═══ DOCUMENT TEXT

Who Is Timothy Bradley?

So continues our marathon coverage of one of the biggest fights of 2012, Manny Pacquiao vs. Timothy Bradley on June 9 on HBO pay-per-view. Previously: the stakes of Pacquiao-Bradley. Next: a preview of the undercard.

Boxing’s power couple, Manny Pacquiao and Floyd Mayweather, have each, since their rise to the top of the sport, mostly fought souls with at least a chance of having been heard of by the casual or non fan. Shane Mosley, Miguel Cotto, Juan Manuel Marquez — these men all had name recognition, one way or another. Most of the names also had at least some kind of following; Victor Ortiz, who was on the obscure end of Mayweather opponents, at least had been a proven ticketseller and television ratings draw. The one real exception to the rule has been Joshua Clottey, the nearly anonymous Ghanaian Pacquiao fought in 2010.

Enter Timothy Bradley as the latest exception. Even with HBO’s 24/7 documentary program introducing him to the casual fan in recent weeks, a typically befuddled response to the comment “Pacquiao’s fighting Timothy Bradley this weekend” is, “Who?”

Bradley is a name to hardcore fans. But for the less devoted, he bears further introduction.

Rise To Prominence

First and foremost, Bradley is an authentically good boxer. He’s the #1 junior welterweight in the world — one division lower than Pacquiao — and, on some lists of the best boxers in the world regardless of weight class, in the top 10. Some boxers get into that top 10 with a signature win, like a win over someone else in the top 10. Bradley has attained his status by beating a series of excellent, but not ultra-elite, opponents.

He burst onto the scene in 2008 with a fight against Junior Witter. His name was known before that; he’d appeared on Showtime’s program for prospects, ShoBox, and thrived. (One of his pre-Witter wins was against then-unheralded Miguel Vazquez, in what now — after Vazquez has gone on to some big wins — looks like one of the better names on Bradley’s resume.)  Fighting Witter wasn’t the original plan. Bradley hoped to have his breakout fight against Jose Luis Castillo, a big name from his all-time great fight with Diego Corrales, but Castillo, as had become his fashion, failed to make weight and the bout was called off. Two months later, with a mere $11 in his bank account, Bradley went to England to face Witter. Witter had earned a rep as a “much-avoided” fighter, with a tricky style, who had tried unsuccessfully to get fellow Brit and big star Ricky Hatton into the ring.

What would unfold was one of the upsets of the year. Bradley, in that fight, never flashed the kind of all-around ability that he would come to later. His punches were sloppy and awkward. But he did show the world that he was extremely tough, unwilling to back down and generally just wanted the win more than Witter. That trait — indomitable will — has never vanished from Bradley’s makeup since.

══════
═══ ENTRIES SHOWN

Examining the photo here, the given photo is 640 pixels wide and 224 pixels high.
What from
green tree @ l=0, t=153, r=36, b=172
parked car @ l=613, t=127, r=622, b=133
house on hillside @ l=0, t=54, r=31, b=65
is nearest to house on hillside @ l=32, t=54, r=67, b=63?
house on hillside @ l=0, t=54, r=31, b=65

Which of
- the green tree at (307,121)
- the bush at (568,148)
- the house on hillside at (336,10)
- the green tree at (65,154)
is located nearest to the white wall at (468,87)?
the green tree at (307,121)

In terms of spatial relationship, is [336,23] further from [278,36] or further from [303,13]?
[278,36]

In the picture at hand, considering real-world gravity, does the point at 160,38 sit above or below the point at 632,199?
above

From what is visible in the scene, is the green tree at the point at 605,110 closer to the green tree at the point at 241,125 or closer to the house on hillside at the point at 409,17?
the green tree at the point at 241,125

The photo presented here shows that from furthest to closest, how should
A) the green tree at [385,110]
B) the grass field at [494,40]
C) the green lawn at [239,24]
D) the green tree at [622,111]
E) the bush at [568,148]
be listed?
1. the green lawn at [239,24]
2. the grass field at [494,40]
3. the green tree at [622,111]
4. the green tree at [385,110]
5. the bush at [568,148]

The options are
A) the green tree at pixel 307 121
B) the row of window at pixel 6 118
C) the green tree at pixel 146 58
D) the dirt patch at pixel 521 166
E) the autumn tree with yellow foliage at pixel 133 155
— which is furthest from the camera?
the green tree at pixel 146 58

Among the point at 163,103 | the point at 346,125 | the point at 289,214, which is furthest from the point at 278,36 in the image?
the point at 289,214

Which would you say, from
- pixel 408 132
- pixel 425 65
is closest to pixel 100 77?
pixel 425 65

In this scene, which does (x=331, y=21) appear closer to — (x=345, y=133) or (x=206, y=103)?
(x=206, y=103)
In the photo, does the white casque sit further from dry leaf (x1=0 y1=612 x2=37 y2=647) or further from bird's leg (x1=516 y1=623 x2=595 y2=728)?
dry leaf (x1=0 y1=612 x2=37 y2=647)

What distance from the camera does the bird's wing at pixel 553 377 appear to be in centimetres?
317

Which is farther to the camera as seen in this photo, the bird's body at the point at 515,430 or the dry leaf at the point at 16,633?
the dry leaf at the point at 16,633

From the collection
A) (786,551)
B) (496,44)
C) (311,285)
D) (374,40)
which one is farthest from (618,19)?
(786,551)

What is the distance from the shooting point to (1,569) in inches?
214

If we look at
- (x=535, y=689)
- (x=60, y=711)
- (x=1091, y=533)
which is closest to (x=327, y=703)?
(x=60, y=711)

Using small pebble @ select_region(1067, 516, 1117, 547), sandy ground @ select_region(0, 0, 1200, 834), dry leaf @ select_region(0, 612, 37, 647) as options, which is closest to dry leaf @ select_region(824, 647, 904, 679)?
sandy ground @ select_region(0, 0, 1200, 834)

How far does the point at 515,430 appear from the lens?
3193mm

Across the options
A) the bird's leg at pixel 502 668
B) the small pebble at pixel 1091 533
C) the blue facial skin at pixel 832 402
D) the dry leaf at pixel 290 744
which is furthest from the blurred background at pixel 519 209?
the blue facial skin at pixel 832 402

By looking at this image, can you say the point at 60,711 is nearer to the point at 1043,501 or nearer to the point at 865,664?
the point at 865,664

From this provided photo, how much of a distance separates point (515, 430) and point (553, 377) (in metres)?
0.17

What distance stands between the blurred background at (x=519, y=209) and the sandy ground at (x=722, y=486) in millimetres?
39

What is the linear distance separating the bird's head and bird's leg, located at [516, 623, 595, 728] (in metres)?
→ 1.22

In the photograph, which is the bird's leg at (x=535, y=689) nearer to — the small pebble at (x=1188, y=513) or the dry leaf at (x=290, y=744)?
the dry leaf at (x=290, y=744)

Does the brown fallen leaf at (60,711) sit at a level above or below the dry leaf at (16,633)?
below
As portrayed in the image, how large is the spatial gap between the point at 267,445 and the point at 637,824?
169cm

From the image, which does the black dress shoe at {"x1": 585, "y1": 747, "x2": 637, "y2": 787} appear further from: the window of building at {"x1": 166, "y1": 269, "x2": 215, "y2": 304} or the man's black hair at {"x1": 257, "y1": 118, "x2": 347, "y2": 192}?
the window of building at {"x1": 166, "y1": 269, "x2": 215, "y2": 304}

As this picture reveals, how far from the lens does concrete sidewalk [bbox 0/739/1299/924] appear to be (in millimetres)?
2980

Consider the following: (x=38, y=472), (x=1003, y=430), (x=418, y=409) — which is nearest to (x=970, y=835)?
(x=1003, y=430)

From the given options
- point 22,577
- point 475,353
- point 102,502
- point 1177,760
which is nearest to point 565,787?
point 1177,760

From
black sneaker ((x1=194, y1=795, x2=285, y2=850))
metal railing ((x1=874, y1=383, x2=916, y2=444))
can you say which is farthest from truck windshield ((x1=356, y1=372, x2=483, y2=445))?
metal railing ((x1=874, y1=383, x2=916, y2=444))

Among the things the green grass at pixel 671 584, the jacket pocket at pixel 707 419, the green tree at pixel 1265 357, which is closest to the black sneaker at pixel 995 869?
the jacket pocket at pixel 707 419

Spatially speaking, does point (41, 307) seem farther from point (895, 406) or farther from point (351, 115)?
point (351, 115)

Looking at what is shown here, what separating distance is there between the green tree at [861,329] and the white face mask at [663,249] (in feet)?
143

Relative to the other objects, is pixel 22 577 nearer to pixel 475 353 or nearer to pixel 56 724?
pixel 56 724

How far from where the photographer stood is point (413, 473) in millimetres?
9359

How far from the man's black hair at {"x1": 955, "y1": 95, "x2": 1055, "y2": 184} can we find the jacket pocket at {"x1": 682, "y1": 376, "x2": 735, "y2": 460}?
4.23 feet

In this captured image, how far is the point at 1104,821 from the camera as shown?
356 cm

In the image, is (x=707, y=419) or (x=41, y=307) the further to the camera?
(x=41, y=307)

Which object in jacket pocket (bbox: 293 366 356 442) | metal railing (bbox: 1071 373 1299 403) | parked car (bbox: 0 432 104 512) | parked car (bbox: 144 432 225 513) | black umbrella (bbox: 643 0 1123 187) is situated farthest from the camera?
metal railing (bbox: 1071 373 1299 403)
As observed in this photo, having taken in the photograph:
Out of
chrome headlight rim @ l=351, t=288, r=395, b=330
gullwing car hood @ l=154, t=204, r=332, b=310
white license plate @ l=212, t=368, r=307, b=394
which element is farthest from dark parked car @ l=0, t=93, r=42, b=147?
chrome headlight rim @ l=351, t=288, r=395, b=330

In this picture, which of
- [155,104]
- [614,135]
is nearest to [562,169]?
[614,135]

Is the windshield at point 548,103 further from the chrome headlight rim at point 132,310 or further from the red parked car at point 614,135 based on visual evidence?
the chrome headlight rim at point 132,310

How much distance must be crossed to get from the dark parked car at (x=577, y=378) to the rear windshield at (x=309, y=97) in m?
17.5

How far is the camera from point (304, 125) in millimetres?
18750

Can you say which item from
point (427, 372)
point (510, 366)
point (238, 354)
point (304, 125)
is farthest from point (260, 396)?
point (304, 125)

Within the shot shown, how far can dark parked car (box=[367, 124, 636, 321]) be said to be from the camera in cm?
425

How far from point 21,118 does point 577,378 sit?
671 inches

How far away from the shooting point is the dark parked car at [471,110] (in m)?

══════

= SET EXERCISE 1 =
Rewrite the paragraph of the Timothy Bradley article that begins "He burst onto the scene in 2008" as a short bulleted list that keeps its main facts.
= SET EXERCISE 2 =
From the Timothy Bradley article, print the stretch from "Enter Timothy Bradley" through "bears further introduction.".
= SET EXERCISE 3 =
Proceed with the Timothy Bradley article, starting after its final sentence.

= EXPECTED OUTPUT 1 =
- Bradley broke out in 2008 against Junior Witter. He was already known from thriving on Showtime's prospect program, ShoBox.
- One earlier win came over Miguel Vazquez, then unheralded. After Vazquez's later big wins, it looks like one of the better names on Bradley's resume.
- Bradley originally hoped to face Jose Luis Castillo, known for his all-time great fight with Diego Corrales. Castillo failed to make weight, and the bout was called off.
- Two months later, with $11 in his bank account, Bradley went to England to fight Witter.
- Witter was a "much-avoided" fighter with a tricky style. He had tried and failed to get Ricky Hatton into the ring.

= EXPECTED OUTPUT 2 =
Enter Timothy Bradley as the latest exception. Even with HBO’s 24/7 documentary program introducing him to the casual fan in recent weeks, a typically befuddled response to the comment “Pacquiao’s fighting Timothy Bradley this weekend” is, “Who?”

Bradley is a name to hardcore fans. But for the less devoted, he bears further introduction.

= EXPECTED OUTPUT 3 =
He would go on to beat a series of top-10 junior welterweights, or, at least, no one worse than a fringe contender. A “welcome home” kind of win against the least of his subsequent opponents, Edner Cherry, was followed by a very difficult victory over Kendall Holt. Holt decked Bradley in the 1st round, and it was no love tap: Holt is one of boxing’s top punchers when he’s on his game, and he caught Bradley clean. Bradley would try to rise, only to find his legs were not feeling the same way about that as he was, so he returned to a knee. He beat the 10 count, survived the round, and almost immediately set about getting in Holt’s space, unnerving him and outworking him. Holt would once more hurt Bradley in the 12th round, but Bradley would once again survive for his second big win. It’s not easy for boxers to twice survive almost getting knocked out in the same fight, but Bradley showed he was made of some pretty heavy metal. If the Witter win made Bradley someone to think about, the Holt win was confirmation that the right way to think about Bradley was as a helluva fighter, not a one-win pony.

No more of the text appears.